January 26, 2012

The Connecticut Civil Rights Coalition urged police chiefs across Connecticut to address racial profiling and the state legislature to strengthen the law against it in the wake of the indictments of three police officers and a sergeant on charges of violating the civil rights of Latino people in East Haven.

"We felt that this is the right time for us to come forward and to say, with one voice, representing many different communities, that discrimination against one part of our community is discrimination against all," said Mongi Dhaouadi, executive director of the Connecticut Chapter of the Council on American-Islamic Relations, at a press conference Wednesday at the Legislative Office Building in Hartford.

The Council on American-Islamic Relations is a member of the coalition, along with the American Civil Liberties Union of Connecticut, the Bill of Rights Defense Committee, the Civic Trust Public Lobbying Company, the Hart Monitor, Trinity Stop the Raids and City Councilor Luis Cotto.

The coalition called on municipal police departments to develop and enforce strong, internal anti-profiling policies and on state legislators to fix and fund the decade-old Alvin W. Penn Racial Profiling Prohibition Act.

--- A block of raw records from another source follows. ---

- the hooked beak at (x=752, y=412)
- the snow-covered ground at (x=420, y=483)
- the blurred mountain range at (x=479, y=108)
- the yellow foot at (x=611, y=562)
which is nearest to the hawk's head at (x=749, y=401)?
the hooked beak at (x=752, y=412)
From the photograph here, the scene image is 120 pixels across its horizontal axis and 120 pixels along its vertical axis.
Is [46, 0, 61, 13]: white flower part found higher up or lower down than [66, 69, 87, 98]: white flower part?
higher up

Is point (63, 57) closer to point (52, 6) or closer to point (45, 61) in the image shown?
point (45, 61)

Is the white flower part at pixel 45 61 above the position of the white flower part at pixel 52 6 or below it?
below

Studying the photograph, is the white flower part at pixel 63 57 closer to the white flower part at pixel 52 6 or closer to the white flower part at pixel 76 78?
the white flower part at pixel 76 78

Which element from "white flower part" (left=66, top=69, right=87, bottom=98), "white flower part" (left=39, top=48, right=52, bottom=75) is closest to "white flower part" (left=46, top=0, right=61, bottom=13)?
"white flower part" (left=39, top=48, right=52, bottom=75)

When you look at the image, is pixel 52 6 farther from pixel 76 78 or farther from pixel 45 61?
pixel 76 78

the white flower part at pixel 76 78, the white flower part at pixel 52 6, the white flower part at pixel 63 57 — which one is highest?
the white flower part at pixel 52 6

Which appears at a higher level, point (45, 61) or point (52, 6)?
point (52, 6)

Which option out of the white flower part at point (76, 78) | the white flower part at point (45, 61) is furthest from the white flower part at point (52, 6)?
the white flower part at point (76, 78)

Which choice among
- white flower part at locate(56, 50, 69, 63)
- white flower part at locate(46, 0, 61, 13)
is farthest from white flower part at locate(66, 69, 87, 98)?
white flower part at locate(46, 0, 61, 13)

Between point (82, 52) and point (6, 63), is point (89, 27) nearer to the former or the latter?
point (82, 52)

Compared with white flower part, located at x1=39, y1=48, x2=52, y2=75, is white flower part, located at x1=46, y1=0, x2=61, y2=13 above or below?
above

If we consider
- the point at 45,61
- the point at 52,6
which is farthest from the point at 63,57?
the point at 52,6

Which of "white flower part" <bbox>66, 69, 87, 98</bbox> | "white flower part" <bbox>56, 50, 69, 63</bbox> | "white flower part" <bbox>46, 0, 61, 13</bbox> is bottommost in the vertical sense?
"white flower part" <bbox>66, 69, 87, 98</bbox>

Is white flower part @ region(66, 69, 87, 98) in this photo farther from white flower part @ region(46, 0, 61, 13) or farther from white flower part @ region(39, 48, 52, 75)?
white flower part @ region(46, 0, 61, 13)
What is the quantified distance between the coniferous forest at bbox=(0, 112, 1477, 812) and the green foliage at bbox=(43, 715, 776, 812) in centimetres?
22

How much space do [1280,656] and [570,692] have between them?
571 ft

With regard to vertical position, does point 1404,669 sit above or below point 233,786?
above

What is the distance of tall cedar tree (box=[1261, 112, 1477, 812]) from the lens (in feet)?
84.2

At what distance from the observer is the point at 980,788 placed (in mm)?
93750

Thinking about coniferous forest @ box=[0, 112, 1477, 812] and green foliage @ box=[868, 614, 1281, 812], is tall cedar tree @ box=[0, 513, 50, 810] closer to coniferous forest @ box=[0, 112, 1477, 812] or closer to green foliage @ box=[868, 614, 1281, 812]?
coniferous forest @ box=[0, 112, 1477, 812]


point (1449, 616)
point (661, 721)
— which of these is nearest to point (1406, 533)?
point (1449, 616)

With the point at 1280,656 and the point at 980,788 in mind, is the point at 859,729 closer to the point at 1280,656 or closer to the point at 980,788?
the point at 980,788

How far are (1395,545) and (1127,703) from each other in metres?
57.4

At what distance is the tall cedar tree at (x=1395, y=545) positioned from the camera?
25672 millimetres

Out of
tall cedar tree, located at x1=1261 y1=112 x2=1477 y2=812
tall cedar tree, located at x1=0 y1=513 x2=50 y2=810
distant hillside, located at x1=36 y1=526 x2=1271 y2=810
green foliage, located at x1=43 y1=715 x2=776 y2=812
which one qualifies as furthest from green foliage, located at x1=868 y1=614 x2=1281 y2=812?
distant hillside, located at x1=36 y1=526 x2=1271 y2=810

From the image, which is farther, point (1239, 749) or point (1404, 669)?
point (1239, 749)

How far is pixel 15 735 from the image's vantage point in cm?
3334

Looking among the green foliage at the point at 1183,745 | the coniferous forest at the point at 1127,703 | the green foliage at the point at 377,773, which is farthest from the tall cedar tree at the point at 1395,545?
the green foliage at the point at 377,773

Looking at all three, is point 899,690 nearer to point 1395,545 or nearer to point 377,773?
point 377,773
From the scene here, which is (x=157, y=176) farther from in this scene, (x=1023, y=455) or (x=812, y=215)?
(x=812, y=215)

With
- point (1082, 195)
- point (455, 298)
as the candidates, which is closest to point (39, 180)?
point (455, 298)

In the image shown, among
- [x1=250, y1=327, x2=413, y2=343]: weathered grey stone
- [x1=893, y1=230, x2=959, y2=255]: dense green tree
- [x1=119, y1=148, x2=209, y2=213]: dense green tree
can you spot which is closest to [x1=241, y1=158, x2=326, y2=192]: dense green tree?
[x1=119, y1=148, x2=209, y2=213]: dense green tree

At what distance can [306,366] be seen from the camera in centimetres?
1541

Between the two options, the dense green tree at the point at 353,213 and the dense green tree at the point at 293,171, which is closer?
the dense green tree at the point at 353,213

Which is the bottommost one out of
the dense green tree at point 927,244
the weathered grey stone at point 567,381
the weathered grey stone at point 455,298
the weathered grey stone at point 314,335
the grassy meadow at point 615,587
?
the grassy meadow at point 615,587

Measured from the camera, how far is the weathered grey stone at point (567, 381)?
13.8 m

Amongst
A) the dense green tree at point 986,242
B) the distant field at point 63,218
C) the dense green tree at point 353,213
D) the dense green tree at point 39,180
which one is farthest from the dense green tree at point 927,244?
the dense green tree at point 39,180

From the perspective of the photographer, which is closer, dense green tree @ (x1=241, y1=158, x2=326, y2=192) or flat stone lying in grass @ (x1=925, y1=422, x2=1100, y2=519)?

The act prohibits police from stopping, detaining or arresting anyone solely on the basis of race and requires police departments to collect data on traffic stops and enforcement actions.

"This is a wake-up call for state leaders," said ACLU Legal Director Sandy Staub. "We've been working for two years to figure out how to get the Penn Act enforced in this state from the top down."

Had the Penn Act been properly funded and enforced from its beginning, she said, the pattern and practice of racial profiling and civil rights violations now coming to light in East Haven would have been obvious.

The coalition also urged that the responsibility for compiling and analyzing the data and issuing reports must be shifted from the African-American Affairs Commission, which has never had adequate resources for the task, to the Office of Policy and Management. Its other recommendations are:

  • Fund the Penn Act's data collection and analysis requirements.
  • Mandate immediate distribution and use of a uniform data form.
  • Add religion as a reported category.
  • Replace the "unknown" option under race, gender or ethnicity with "other" and a blank, consistent with the stopping officer's duty to report perceptions of race and ethnicity.
  • Improve statewide training to include the data collection process.